Le premier chevalier arrivé, qui portait une simple armure de cuir, se présenta comme étant Brian Donner et s’inquiéta de savoir si qui que ce soit, particulièrement Kelsea, avait été blessé, mais celui qui était clairement son supérieur, un certain Derek Crownguard, lui ordonna de garder ses questions pour plus tard. Soulagé d’avoir « retrouvé » Meric en vie, il tout le monde en révélant que les lunettes dorées avaient le pouvoir de déchiffrer n’importe quel texte et que lui et ses associés avaient donc besoin du kender pour lire une carte indiquant l’emplacement d’un Orbe draconique quelque part sur le Mur de glace. Le troisième chevalier, Aran Tallbow, se contentait de se remettre de ses émotions en buvant compulsivement d’une flasque d’alcool et en en offrant aux gens autour de lui. Le reste des compagnons ayant eu l’intention de se rendre au Mur de glace de toute façon, accepta de suivre le trio de chevalier, quoi que, si l’intuition d’Alexias était fondée, les aberrations cosmiques ne s’y trouveraient pas avent plusieurs dizaines d’années.

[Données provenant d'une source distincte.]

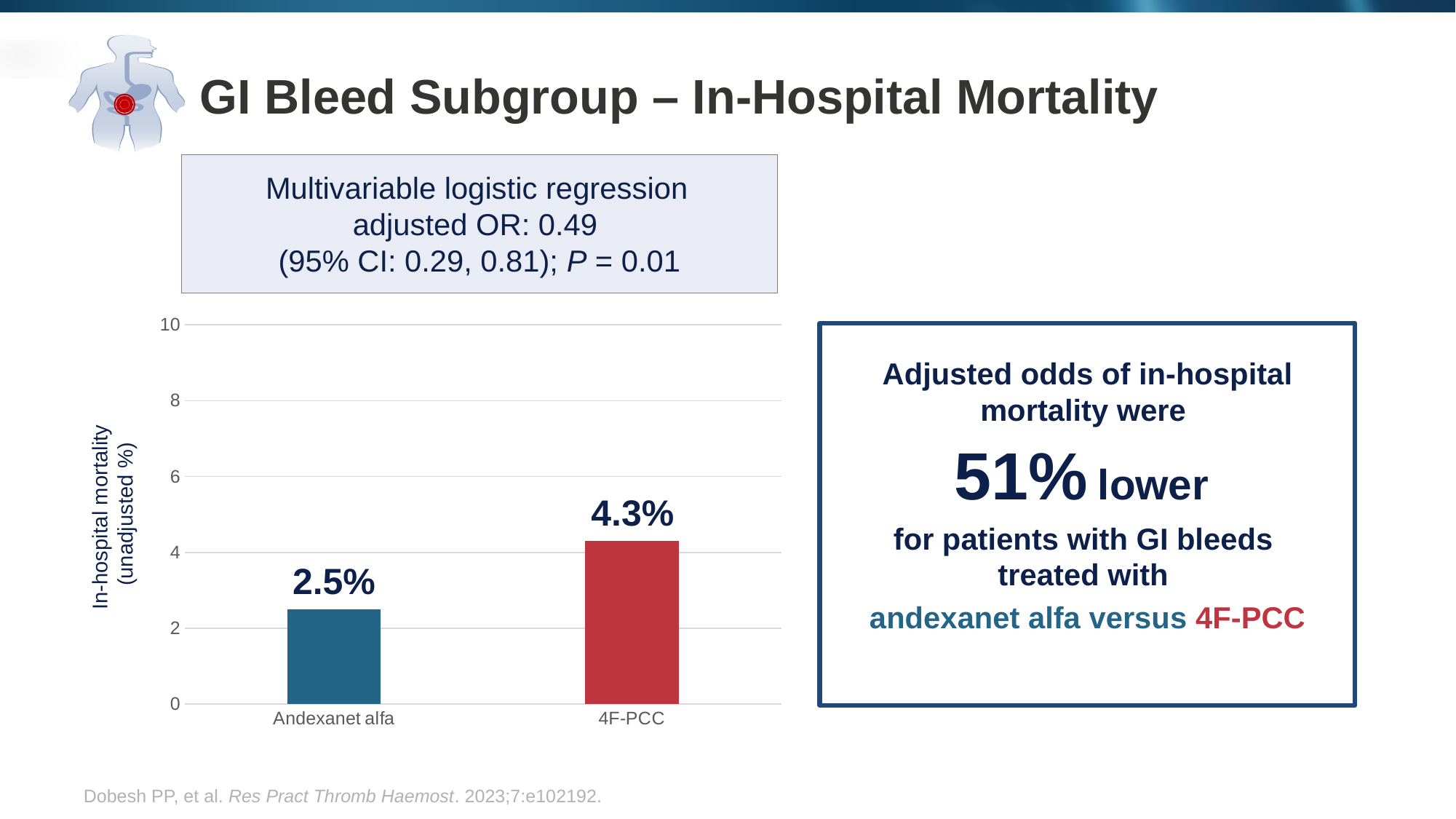
What is the maximum value shown on the y axis? 10 How many categories are shown in the chart? 2 What is the label of the y axis? In-hospital mortality (unadjusted %) What kind of chart is shown on the slide? Bar chart Which category has the lowest in-hospital mortality? Andexanet alfa What is the difference in in-hospital mortality between 4F-PCC and Andexanet alfa? 1.8% Which category has the highest in-hospital mortality? 4F-PCC Which has a higher in-hospital mortality, Andexanet alfa or 4F-PCC? 4F-PCC What is the in-hospital mortality for 4F-PCC? 4.3% What is the in-hospital mortality for Andexanet alfa? 2.5% Is the value for Andexanet alfa greater or less than 4? less Is the value for 4F-PCC greater or less than 4? greater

Derek Crownguard offrit ses sympathie pour la mort des compagnons coincés sous les débris de l’auberge mais urgea au groupe de fuir rapidement la ville qui grouillait encore de gobelins et de draconiens venus piller ce qu’ils pouvaient. Curieusement, il se tourna vers Azzit et dit : « Tes compagnons elfes et minotaures peuvent faire ce qu’ils veulent, mais toi, tu viens avec nous ou tu ne sera jamais chevalier. » Le groupe élargi quitta ensuite la ville sous la pluie sans être attaqué jusqu’au camp des solamniques dans les collines environnantes. Ceux qui prirent les premiers tours de garde purent voir le gigantesque incendie s’éteindre et mourir, tout comme la ville de Tarsis.